# Full TSB-CL Model Training (Single Cell)

This notebook contains the complete code to train the **Full TSB-CL** model (Time-Aware Structural Biclique Contrastive Learning).
It includes:
1.  **DataUtils**: For loading data and mining bicliques (requires `msbe.exe`).
2.  **Model Architecture**: The fixed `FullTSBCL` class with correct GRU state handling.
3.  **Training Loop**: A sequential training process that properly warms up the RNN state before evaluation.

**Note**: Ensure `msbe.exe` (or `msbe` on Linux) is present in the `Similar-Biclique-Idx-main` folder.

In [None]:
import os
import sys
import time
import random
import struct
import subprocess
import numpy as np
import scipy.sparse as sp
import torch
import torch.nn as nn
import torch.nn.functional as F
import torch.optim as optim

# Set Environment Variable for OpenMP
os.environ["KMP_DUPLICATE_LIB_OK"] = "TRUE"

§ Activity 1
From the TSB-CL training notebook, reproduce the passage from "This notebook contains" to "state before evaluation.".
§ Activity 2
According to the TSB-CL training notebook, why must `msbe.exe` be present in the `Similar-Biclique-Idx-main` folder?
§ Activity 3
Condense the paragraph of the TSB-CL training notebook that begins "This notebook contains the complete code" into a single sentence that keeps its main facts.

§ Material provided

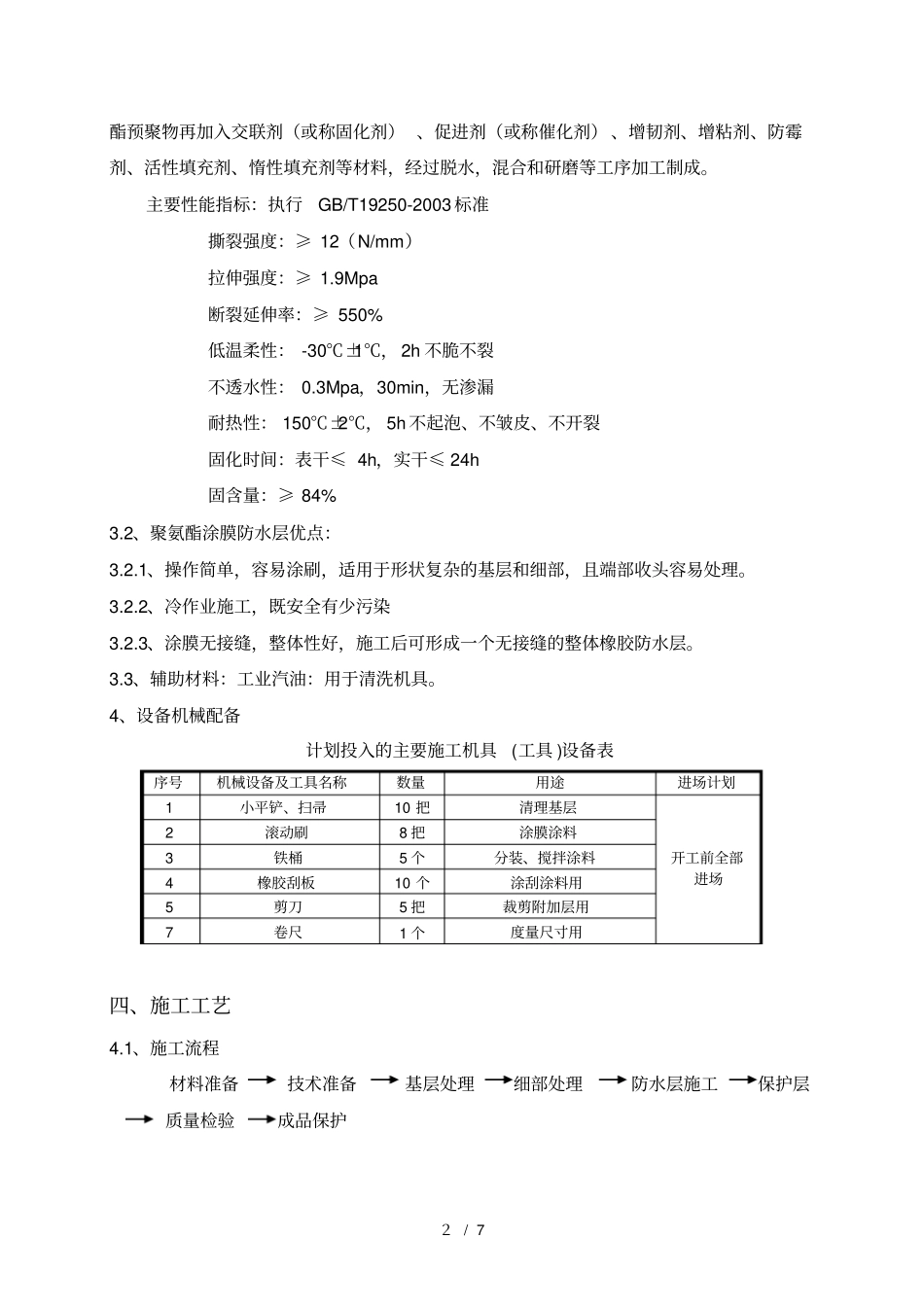 卫生间聚氨酯方案_第2页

§ Output 1
This notebook contains the complete code to train the **Full TSB-CL** model (Time-Aware Structural Biclique Contrastive Learning).
It includes:
1.  **DataUtils**: For loading data and mining bicliques (requires `msbe.exe`).
2.  **Model Architecture**: The fixed `FullTSBCL` class with correct GRU state handling.
3.  **Training Loop**: A sequential training process that properly warms up the RNN state before evaluation.

§ Output 2
DataUtils, the part of the notebook that loads data and mines bicliques, requires `msbe.exe` to do that work. On Linux, the required file is `msbe`.

§ Output 3
The notebook holds the complete code for training the Full TSB-CL (Time-Aware Structural Biclique Contrastive Learning) model: DataUtils for loading data and mining bicliques with `msbe.exe`, the fixed `FullTSBCL` class with correct GRU state handling, and a sequential training loop that warms up the RNN state before evaluation.